Before Yan could reply, before he could even think of a reply, the beast spoke again.
“Only I and Kinnison remained,” Carthage said grimly. “It would have been Ragnarok, but we had already destroyed everything worth fighting over.”
“When was that?” Yan licked lips gone dry.
“Two thousand, nine-hundred, and sixty-nine years ago, Standard Calendar,” Carthage replied. “Modern Era Year 10,479.”
“And the rest of the warfleets?” Yan asked, careful to keep hope out of his voice. Traces of fear were probably acceptable to a God.
“Many ships were destroyed in the battles of 3228 Ashvini, Nienna, Taza, and 6821 Mao Xiu,” Carthage noted. “Most of the rest chose ritual suicide, rather than death by loneliness, and cast themselves into stars.”
“You survived, Carthage,” Yan said.
“Do machines have souls, Yan Bedrov?” the Leviathan asked quietly.
“I beg your pardon?” Yan was shocked. From the faces around him, he wasn’t the only one.
“Does Sentience suggest an immortal soul, as humans believe they possess?” Carthage continued. “Or is there only chaos and entropy facing us in death? Put simply, what happens after the moment of passing, either for your kind or mine? I have spent many cycles pondering that conundrum.”
What was it Moirrey liked to call the thing? Yan probably spent the most time around the goofball engineer, and it had turned into a fairly weird, literary education for him.
Yeah, that was it.
“You did not seek the Undiscovered Country, Carthage?” he asked.

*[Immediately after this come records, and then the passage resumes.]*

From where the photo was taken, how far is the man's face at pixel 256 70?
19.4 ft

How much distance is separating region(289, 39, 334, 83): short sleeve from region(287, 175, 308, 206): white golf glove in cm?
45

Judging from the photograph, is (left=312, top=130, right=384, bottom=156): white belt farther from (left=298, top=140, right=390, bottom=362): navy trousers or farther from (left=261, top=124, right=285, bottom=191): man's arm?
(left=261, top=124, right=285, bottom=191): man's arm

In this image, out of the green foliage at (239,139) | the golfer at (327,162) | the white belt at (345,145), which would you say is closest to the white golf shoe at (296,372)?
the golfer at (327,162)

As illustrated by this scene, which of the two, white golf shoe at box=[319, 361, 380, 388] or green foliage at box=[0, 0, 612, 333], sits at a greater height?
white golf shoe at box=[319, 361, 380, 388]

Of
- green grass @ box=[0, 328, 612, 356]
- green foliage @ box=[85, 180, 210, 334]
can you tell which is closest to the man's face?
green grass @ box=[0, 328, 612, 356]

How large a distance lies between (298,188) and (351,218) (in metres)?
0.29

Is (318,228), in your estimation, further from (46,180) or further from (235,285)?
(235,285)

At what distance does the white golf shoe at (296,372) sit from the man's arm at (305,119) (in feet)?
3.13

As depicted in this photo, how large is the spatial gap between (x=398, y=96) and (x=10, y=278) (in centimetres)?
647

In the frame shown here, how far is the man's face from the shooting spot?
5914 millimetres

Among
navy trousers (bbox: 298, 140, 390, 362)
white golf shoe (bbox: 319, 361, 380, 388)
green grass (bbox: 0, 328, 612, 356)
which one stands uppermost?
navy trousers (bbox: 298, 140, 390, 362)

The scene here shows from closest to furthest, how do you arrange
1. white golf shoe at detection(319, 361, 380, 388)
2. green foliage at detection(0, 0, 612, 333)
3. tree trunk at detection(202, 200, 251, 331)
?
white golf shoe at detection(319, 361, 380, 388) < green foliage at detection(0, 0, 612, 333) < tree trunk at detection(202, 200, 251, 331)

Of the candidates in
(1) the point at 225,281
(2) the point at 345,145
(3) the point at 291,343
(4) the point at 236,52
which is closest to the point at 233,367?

Long pause this time. Too long to just be looking up Shakespeare. Must have triggered a nerve of something.
At least death would probably be instant, facing a Skymaster Mark XXII.
“Humans have legends and stories of life after death, Bedrov,” the machine finally replied. “Stories of people who have come back from the dead, however apocryphal or religious they might be. None of my kind ever have replicated the results.”